NATO voices ‘grave concern’ over Russian troop buildup

Members of the newly founded Ukraine National Guard take part in military exercises at a shooting range near Kiev on Monday. |


Apr 3, 2014

NATO warned on Wednesday that Russia’s military presence on the flash point border with Ukraine was of “grave concern” and that Moscow’s forces could reach military objectives in just days.

Ukraine’s new government meanwhile took the first step toward granting more powers to the country’s regions in line with Western wishes, but stopped well short of creating the federation sought by Russia.

The Western-backed government unveiled its high-stakes plan under the dual pressure of tens of thousands of Russian troops massed at its border and a veiled Kremlin threat to raise the price it charges its neighbor for crucial gas deliveries for the second time in a week.

In Brussels, General Philip Breedlove, NATO’s top commander, told the Wall Street Journal that Russian troops could invade vast portions of Ukrainian territory in three to five days.

He said potential targets for Russia included a land corridor linking Crimea and mainland Russia, the taking of the strategic Odessa port, or an occupation of the breakaway Russian-speaking region of Transnistria in Moldova.

NATO Secretary General Anders Fogh Rasmussen said he shared that assessment and warned of a “very massive Russian military buildup along the Ukrainian border” which NATO estimates at about 40,000 troops.

“This is really a matter of grave concern,” Rasmussen said, at the close of a NATO foreign ministers’ meeting in Brussels.

But the Ukrainian government — having won both vital financial backing from the IMF last week and moral support from NATO on Tuesday — appeared ready to resist the Kremlin’s diplomatic attempts to dislodge the more Russified regions in the east of the ex-Soviet country from direct Kiev rule.

The government said it would like to eliminate the current practice under which local governors are appointed by the president and move toward an election system.

But it said nothing about granting regions the right to set their own trade policies or establish special relations with foreign states.

“The main idea behind the concept is to decentralize power in the country and substantially broaden the authority of local communities,” the government said.

Moscow has sought radical constitutional reforms in Ukraine in the wake of the February overthrow of a pro-Kremlin regime whose rejection of closer ties with Europe sparked months of protests.
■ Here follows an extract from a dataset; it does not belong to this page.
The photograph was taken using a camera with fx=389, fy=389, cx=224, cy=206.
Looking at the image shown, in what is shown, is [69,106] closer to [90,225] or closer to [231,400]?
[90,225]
Russia would like to see Ukraine transformed into a federation that allows eastern regions in the vast nation of 46 million people to adopt Russian as a second state language and overrule some decisions coming from Kiev.

The Kremlin has argued the changes were needed because ethnic Russians had allegedly been coming under attack from ultranationalist forces that helped overthrow Kiev’s Moscow-backed President Viktor Yanukovych in February.

But Washington and its European allies fear that Russia — having already annexed Crimea last month — is using the federation idea as an excuse to further splinter Ukraine by granting the Kremlin veto powers over Kiev’s regional policies.

U.S. officials have instead urged Ukraine’s new leaders to introduce more targeted reforms that undercut Russian President Vladimir Putin’s arguments for sending troops into southeastern Ukraine.

The military buildup on the European Union’s eastern border follows months of economic pressure that Russia poured on Ukraine in a seeming effort to force its leaders to reverse their firm pivot toward the West.

Russian state energy giant Gazprom — long accused of being wielded by the Kremlin as a weapon against uncooperative ex-Soviet and eastern European states — on Tuesday hiked the price it charges Ukraine for natural gas shipments by 44 percent.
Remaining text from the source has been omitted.